Am 03. Mai 2026 war es soweit: Für den SVE Comet Kiel, den lokalen Fußballverein, war der Traum von der Verbandsliga Ost plötzlich vorbei. Nach einem torlosen Remis gegen den TuS Jevenstedt, einem Spiel, in dem sowohl Zuschauer als auch Spieler auf spannende Torchancen hofften, wurde der Abstieg besiegelt. Nur 50 Zuschauer hatten sich eingefunden, um bei diesem entscheidenden Aufeinandertreffen dabei zu sein, und man kann sagen, die Stimmung war eher trüb als euphorisch.

In einem Spiel, das mehr einem Schachspiel glich als einem Fußballmatch, konnte Comet Kiel nicht überzeugen. Mit nur einem einsatzfähigen Auswechselspieler und einem Interimstrainer-Duo, bestehend aus Nico Sellmer und Jan-Wilhelm Schwaberau, war die Lage alles andere als rosig. Trotz der ernüchternden Situation zog Sellmer ein positives Fazit. „Wir haben zum ersten Mal in dieser Saison ein Spiel ohne Gegentor beendet“, bemerkte er mit einem Hauch von Stolz. Ja, das mag stimmen, aber gegen einen direkten Konkurrenten im Abstiegskampf ist das irgendwie nicht genug.

Kampf um den Klassenerhalt

Für den TuS Jevenstedt war das Remis ein wichtiger Punkt im Kampf um den Klassenerhalt, auch wenn sie aufgrund der Tordifferenz weiterhin auf einem direkten Abstiegsplatz stehen.
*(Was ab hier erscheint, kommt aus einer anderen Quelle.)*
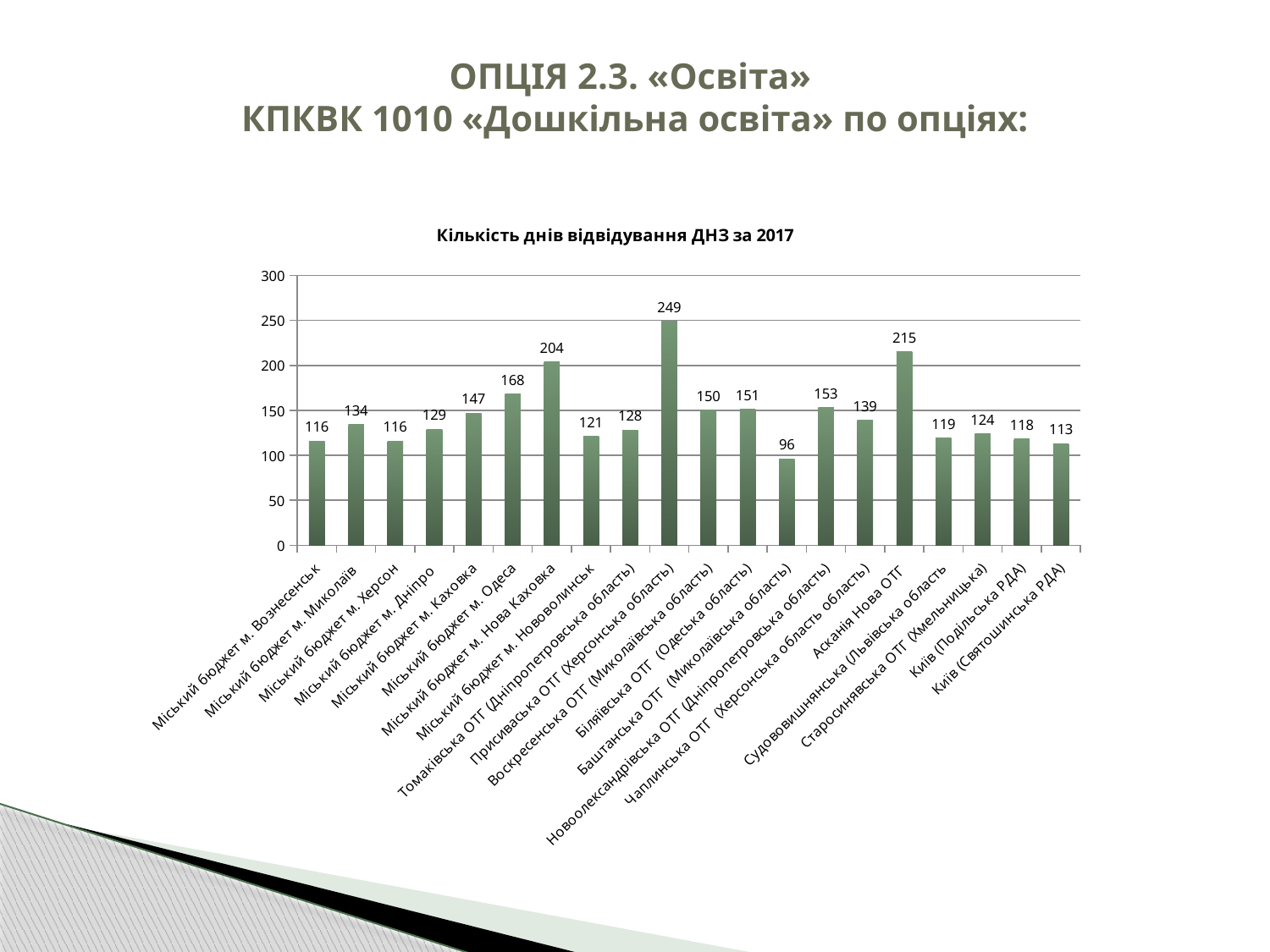
Which is larger, the value for Міський бюджет м. Миколаїв or the value for Чаплинська ОТГ (Херсонська область)? Чаплинська ОТГ (Херсонська область) What is the value for Баштанська ОТГ (Миколаївська область)? 96 Which category has the highest value? Присиваська ОТГ (Херсонська область) What is the difference between the values for Міський бюджет м. Нова Каховка and Міський бюджет м. Каховка? 57 How many categories are shown on the chart? 20 Is the value for Новоолександрівська ОТГ (Дніпропетровська область) greater or less than 100? greater Which category has the lowest value? Баштанська ОТГ (Миколаївська область) What is the value for Асканія Нова ОТГ? 215 What is the title of the chart? Кількість днів відвідування ДНЗ за 2017 What is the value for Міський бюджет м. Одеса? 168 What kind of chart is shown on the slide? bar chart What is the value for Київ (Святошинська РДА)? 113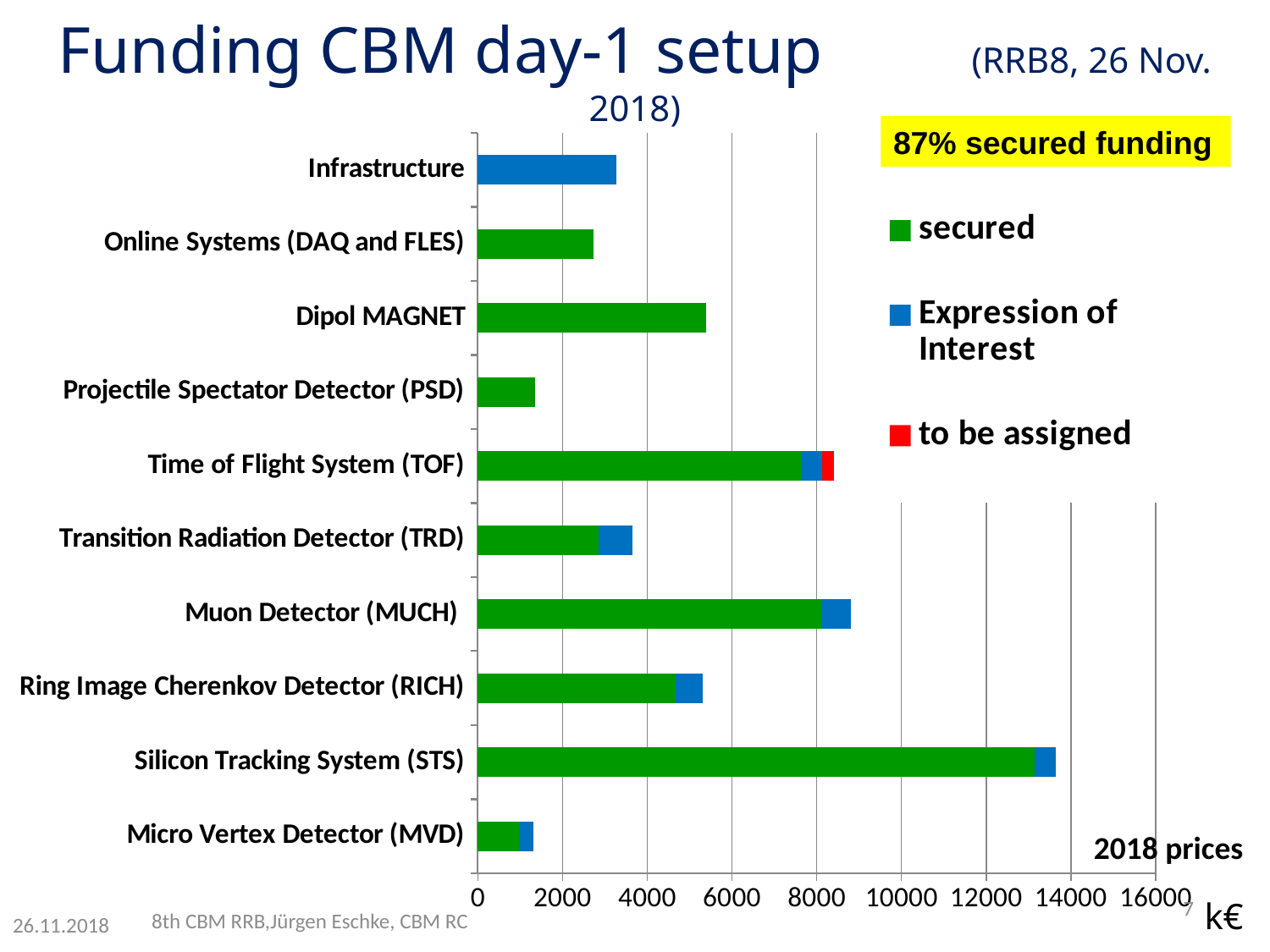
Is the total value for Silicon Tracking System (STS) greater or less than 12000? greater Is the total value for Transition Radiation Detector (TRD) greater or less than 4000? less Which category's bar consists only of the Expression of Interest (blue) series? Infrastructure Which category has the longest bar overall? Silicon Tracking System (STS) Is the value for Infrastructure greater or less than 4000? less Which series is shown in red in the legend? to be assigned How many categories (subsystems) are plotted on the chart? 10 Which has the larger total bar, Muon Detector (MUCH) or Ring Image Cherenkov Detector (RICH)? Muon Detector (MUCH) How many series does the legend list? 3 What kind of chart is shown on the slide? bar chart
Der psychologische Vorteil, den man sich vielleicht erhofft hatte, blieb aus. Es wird spannend, denn beide Teams müssen vor dem entscheidenden letzten Spiel am 16. Mai gegen den TSV Hattstedt noch gegen andere Gegner antreten. In der Liga fragt man sich: Wer wird den 13. Platz ergattern, der die Relegationsspiele zur Verbandsliga sichert?

Die Fußball-Saison 2024/2025 neigt sich dem Ende zu, und wie das Schicksal so spielt, stehen in den Ligen Entscheidungen über Auf- und Abstieg bevor. Gießens Kreisfußballwart Henry Mohr hat darauf hingewiesen, dass sich die aktuelle Situation in den Ligen jederzeit ändern kann. Die Spannung in den unteren Ligen ist greifbar, während die Teams um ihre Existenz kämpfen.

Ein Blick über die Landesgrenzen

In der Regionalliga Südwest hat die TSG Hoffenheim II bereits den Meistertitel und den Aufstieg in die 3. Liga sicher. Aber auch hier gibt es Absteiger: Der FC Villingen, FC Gießen und einige andere müssen sich verabschieden. Das Schicksal dieser Teams zeigt, wie schnell es im Fußball gehen kann – von Hoffen und Bangen bis hin zu jubelnden Aufsteigern und enttäuschten Absteigern. Es bleibt abzuwarten, wie viele Teams am Ende der Saison wirklich die Liga wechseln müssen.

Werbung
Hier könnte Ihr Advertorial stehen
Ein Advertorial bietet Unternehmen die Möglichkeit, ihre Botschaft direkt im redaktionellen Umfeld zu platzieren

In der Hessenliga kämpfen Teams wie der FC Gießen und Eintracht Frankfurt U23 darum, nicht ebenfalls in die unteren Ligen abzurutschen. Und während sich die Situation in Kiel zuspitzt, bleibt die Frage, welche Entscheidungen in den kommenden Wochen noch fallen werden. Eine spannende Zeit für alle Fußballbegeisterten!